(Spatial relationship records)
######

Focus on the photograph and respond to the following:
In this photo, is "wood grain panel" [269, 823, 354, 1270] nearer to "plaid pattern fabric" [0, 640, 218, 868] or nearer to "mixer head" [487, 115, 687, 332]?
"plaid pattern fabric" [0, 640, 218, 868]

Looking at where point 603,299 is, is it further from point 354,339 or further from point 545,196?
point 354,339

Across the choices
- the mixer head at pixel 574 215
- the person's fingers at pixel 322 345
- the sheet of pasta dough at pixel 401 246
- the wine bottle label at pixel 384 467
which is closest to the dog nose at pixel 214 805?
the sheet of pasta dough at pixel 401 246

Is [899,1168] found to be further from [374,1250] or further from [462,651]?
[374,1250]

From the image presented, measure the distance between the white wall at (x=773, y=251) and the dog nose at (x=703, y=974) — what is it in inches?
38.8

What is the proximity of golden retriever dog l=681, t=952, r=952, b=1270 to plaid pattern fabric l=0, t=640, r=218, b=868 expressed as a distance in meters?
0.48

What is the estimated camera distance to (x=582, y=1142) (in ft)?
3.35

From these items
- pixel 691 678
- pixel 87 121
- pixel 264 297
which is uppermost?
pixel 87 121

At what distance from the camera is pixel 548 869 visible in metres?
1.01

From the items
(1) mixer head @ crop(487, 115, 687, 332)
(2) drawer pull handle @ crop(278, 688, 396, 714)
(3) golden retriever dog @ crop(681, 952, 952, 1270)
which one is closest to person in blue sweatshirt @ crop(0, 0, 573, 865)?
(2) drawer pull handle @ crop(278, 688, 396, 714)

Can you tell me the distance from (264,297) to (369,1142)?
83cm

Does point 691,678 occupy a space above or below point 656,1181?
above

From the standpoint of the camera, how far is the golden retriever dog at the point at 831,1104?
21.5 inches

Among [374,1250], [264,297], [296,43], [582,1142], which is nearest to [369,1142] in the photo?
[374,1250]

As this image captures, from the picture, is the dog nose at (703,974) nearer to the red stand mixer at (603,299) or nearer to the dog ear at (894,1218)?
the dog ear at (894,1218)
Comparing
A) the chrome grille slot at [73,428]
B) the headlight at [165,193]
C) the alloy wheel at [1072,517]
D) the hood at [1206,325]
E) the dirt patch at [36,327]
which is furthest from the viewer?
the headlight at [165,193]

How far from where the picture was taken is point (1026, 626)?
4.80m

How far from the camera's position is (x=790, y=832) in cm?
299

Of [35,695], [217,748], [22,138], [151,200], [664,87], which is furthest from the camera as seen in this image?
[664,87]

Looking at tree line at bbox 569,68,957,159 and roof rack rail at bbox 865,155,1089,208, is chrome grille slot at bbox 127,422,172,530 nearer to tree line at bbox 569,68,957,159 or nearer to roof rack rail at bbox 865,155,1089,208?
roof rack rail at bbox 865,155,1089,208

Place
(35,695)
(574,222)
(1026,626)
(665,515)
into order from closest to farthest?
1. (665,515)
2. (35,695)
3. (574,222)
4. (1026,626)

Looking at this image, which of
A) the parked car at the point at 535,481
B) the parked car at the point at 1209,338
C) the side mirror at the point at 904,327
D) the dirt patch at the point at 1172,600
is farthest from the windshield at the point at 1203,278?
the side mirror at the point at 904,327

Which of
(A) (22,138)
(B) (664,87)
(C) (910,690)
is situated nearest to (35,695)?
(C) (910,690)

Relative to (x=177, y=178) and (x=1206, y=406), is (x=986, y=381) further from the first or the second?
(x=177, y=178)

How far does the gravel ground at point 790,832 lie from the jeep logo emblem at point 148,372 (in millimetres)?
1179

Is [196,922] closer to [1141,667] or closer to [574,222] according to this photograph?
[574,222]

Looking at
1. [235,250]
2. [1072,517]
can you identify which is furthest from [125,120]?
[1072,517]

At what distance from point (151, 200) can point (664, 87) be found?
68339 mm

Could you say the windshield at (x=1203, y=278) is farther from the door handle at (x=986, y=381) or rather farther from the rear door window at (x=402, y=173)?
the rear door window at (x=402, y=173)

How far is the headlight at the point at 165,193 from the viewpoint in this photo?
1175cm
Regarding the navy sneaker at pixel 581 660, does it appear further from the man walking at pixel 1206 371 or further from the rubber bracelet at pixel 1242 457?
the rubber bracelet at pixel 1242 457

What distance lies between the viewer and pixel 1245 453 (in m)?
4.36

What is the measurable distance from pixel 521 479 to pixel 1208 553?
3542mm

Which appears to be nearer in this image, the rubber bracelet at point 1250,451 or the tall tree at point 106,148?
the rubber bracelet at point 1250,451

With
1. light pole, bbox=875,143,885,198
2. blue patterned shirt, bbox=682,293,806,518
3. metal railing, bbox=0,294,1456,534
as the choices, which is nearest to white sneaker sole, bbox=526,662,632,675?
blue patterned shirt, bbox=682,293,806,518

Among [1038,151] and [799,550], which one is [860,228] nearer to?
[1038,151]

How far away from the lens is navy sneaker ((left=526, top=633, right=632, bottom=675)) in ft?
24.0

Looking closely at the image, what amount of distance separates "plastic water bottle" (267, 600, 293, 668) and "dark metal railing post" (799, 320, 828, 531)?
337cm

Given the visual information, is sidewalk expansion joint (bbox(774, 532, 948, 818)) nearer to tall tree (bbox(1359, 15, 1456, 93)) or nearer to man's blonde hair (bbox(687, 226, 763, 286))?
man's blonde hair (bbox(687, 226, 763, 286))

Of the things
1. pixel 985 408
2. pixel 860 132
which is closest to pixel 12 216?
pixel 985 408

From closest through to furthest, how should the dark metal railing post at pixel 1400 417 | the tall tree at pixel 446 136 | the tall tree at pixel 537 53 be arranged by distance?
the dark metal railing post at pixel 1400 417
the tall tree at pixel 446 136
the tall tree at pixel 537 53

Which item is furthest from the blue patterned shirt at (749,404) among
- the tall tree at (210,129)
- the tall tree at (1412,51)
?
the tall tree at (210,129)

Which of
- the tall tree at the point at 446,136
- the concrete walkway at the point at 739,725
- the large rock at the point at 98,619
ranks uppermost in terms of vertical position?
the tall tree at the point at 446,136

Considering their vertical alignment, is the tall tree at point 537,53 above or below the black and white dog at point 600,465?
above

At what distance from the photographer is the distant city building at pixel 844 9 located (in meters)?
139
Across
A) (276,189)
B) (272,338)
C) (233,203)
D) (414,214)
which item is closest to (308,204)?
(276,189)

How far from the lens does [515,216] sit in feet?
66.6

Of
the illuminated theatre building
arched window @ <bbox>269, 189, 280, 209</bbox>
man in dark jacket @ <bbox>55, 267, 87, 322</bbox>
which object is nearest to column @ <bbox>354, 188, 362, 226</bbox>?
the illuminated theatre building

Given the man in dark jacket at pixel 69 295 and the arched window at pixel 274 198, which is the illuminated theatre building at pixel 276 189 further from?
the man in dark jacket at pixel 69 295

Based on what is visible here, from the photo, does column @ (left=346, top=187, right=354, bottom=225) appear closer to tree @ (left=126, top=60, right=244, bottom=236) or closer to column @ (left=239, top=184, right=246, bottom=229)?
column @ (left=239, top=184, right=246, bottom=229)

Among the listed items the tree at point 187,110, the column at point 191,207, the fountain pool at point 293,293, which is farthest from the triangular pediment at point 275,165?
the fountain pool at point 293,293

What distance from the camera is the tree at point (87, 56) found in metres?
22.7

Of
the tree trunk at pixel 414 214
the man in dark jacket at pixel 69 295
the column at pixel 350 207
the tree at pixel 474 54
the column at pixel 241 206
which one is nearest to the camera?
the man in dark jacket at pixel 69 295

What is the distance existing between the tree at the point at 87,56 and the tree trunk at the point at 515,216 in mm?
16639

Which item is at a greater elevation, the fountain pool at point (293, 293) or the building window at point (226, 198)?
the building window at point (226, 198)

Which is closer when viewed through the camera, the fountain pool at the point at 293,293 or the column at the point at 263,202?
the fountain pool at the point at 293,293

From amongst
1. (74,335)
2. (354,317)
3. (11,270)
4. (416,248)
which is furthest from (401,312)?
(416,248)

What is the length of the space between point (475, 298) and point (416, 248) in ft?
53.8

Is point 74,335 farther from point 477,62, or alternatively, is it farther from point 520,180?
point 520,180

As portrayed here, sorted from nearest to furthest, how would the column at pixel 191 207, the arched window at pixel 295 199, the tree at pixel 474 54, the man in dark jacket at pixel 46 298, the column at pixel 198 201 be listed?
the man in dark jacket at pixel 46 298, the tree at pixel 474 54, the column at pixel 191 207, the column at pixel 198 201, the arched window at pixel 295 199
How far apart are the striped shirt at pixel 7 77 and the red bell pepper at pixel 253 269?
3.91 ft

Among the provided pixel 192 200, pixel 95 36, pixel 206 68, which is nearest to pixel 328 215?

######

▶ _What to do_: Could you turn the record lines above, starting at the line containing "From the items" and ending at the line containing "21.5 inches", into a Markdown table with the columns No. and Text, skipping any blank lines?

▶ _Task result_:
| No. | Text |
|---|---|
| 1 | From the items |
| 2 | (1) mixer head @ crop(487, 115, 687, 332) |
| 3 | (2) drawer pull handle @ crop(278, 688, 396, 714) |
| 4 | (3) golden retriever dog @ crop(681, 952, 952, 1270) |
| 5 | which one is closest to person in blue sweatshirt @ crop(0, 0, 573, 865)? |
| 6 | (2) drawer pull handle @ crop(278, 688, 396, 714) |
| 7 | Can you tell me the distance from (264,297) to (369,1142)? |
| 8 | 83cm |
| 9 | Does point 691,678 occupy a space above or below point 656,1181? |
| 10 | above |
| 11 | From the standpoint of the camera, how far is the golden retriever dog at the point at 831,1104? |
| 12 | 21.5 inches |